## Task brief
Copy the records that follow exactly as written, but not their pictures.

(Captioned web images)
== == ==

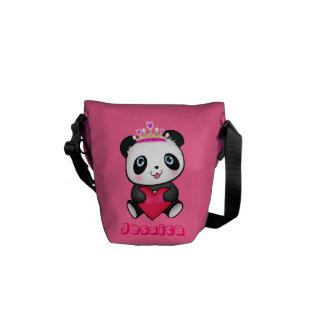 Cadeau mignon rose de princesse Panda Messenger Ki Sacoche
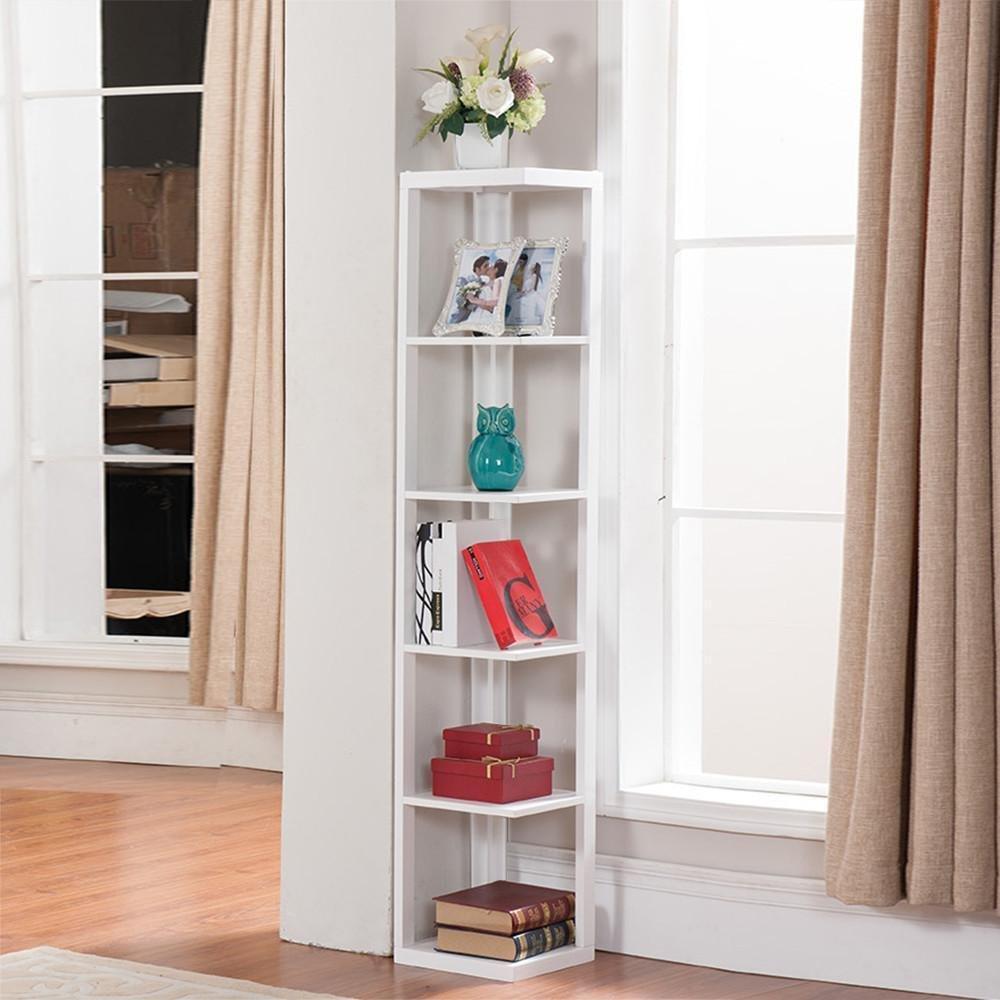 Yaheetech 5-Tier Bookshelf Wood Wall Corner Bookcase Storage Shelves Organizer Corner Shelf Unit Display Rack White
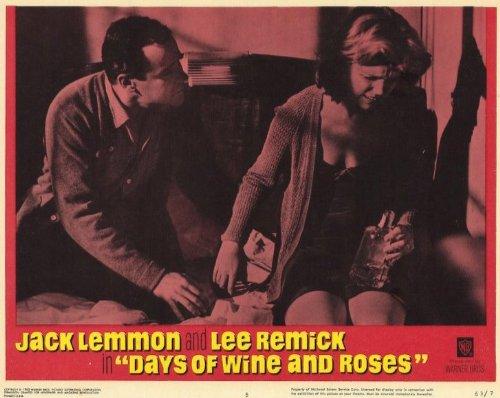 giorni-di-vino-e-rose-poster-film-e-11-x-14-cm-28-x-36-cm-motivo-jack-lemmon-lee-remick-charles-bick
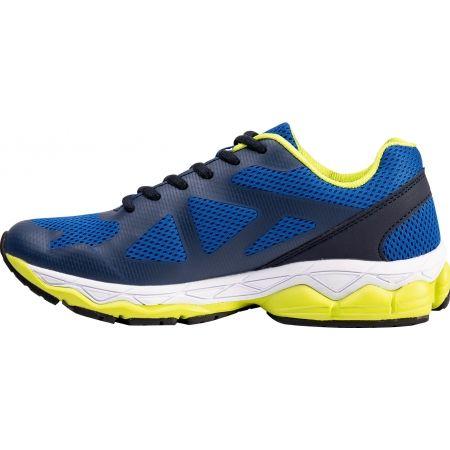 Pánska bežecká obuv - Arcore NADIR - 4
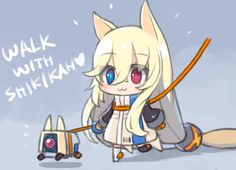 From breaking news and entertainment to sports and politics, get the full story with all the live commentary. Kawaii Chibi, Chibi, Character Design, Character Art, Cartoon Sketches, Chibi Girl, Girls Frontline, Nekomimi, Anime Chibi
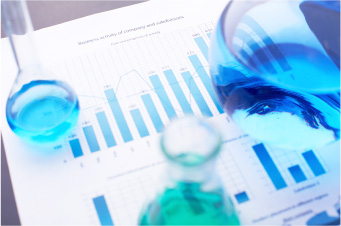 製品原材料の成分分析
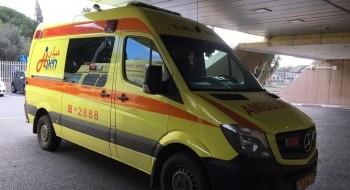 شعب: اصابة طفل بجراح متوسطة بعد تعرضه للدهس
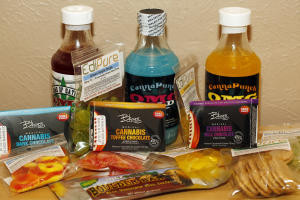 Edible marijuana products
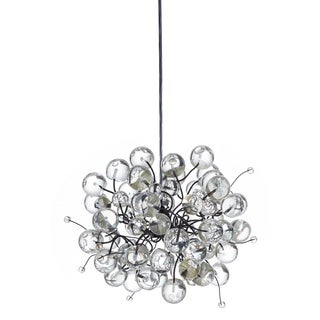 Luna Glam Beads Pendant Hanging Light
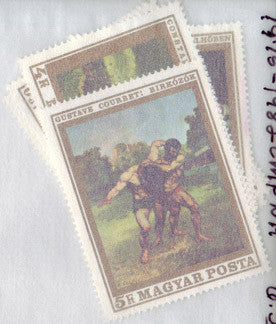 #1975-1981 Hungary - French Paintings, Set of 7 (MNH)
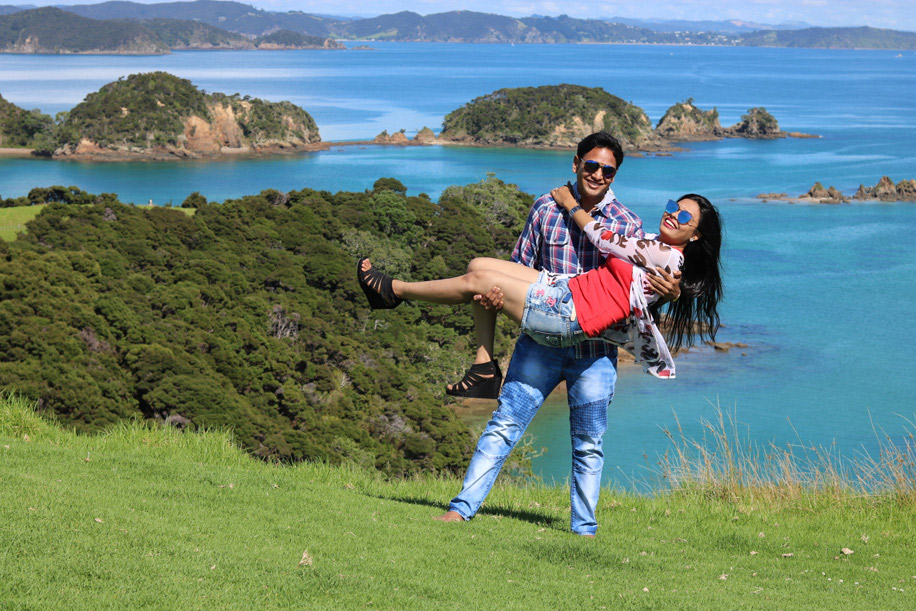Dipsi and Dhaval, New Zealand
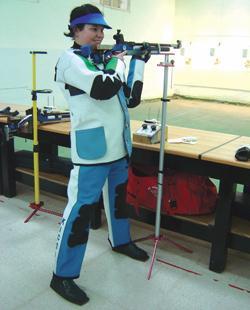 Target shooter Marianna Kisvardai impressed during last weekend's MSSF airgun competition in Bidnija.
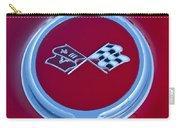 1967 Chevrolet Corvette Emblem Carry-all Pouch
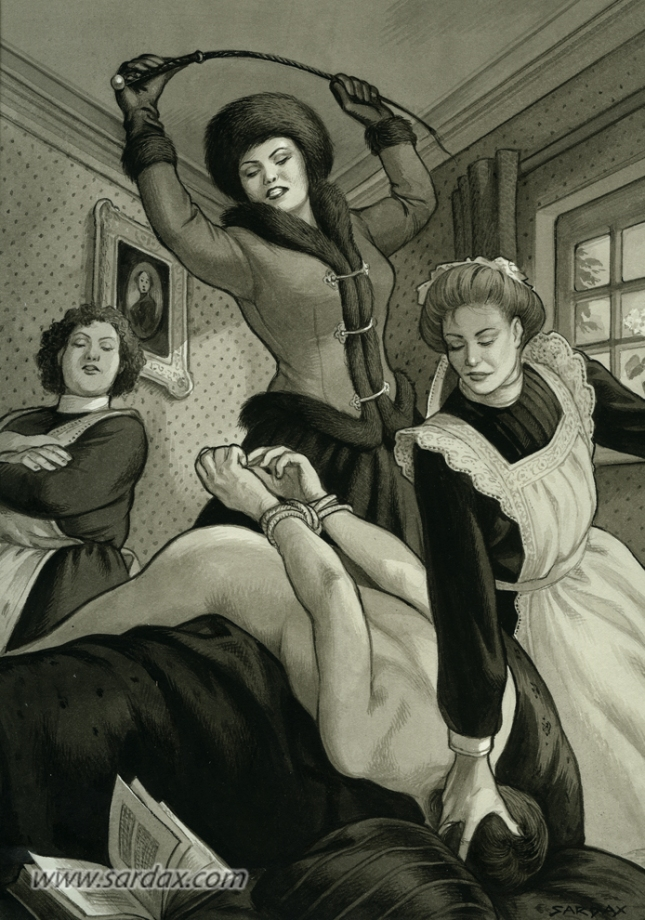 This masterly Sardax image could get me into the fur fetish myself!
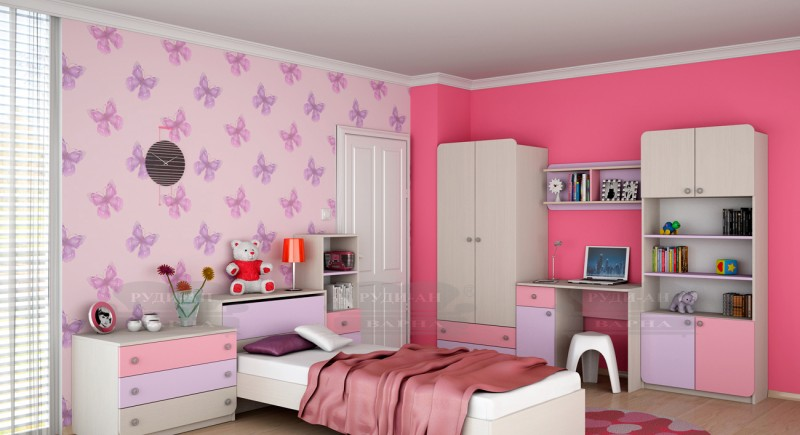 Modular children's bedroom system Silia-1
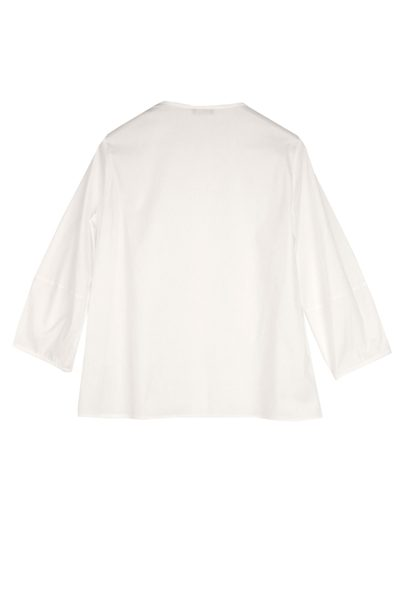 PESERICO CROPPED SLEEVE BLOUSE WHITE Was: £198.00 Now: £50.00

== == ==

## Finished exercise
 Cadeau mignon rose de princesse Panda Messenger Ki Sacoche
 Yaheetech 5-Tier Bookshelf Wood Wall Corner Bookcase Storage Shelves Organizer Corner Shelf Unit Display Rack White
 giorni-di-vino-e-rose-poster-film-e-11-x-14-cm-28-x-36-cm-motivo-jack-lemmon-lee-remick-charles-bick
 Pánska bežecká obuv - Arcore NADIR - 4
 From breaking news and entertainment to sports and politics, get the full story with all the live commentary. Kawaii Chibi, Chibi, Character Design, Character Art, Cartoon Sketches, Chibi Girl, Girls Frontline, Nekomimi, Anime Chibi
 製品原材料の成分分析
 شعب: اصابة طفل بجراح متوسطة بعد تعرضه للدهس
 Edible marijuana products
 Luna Glam Beads Pendant Hanging Light
 #1975-1981 Hungary - French Paintings, Set of 7 (MNH)
Dipsi and Dhaval, New Zealand
 Target shooter Marianna Kisvardai impressed during last weekend's MSSF airgun competition in Bidnija.
 1967 Chevrolet Corvette Emblem Carry-all Pouch
 This masterly Sardax image could get me into the fur fetish myself!
 Modular children's bedroom system Silia-1
 PESERICO CROPPED SLEEVE BLOUSE WHITE Was: £198.00 Now: £50.00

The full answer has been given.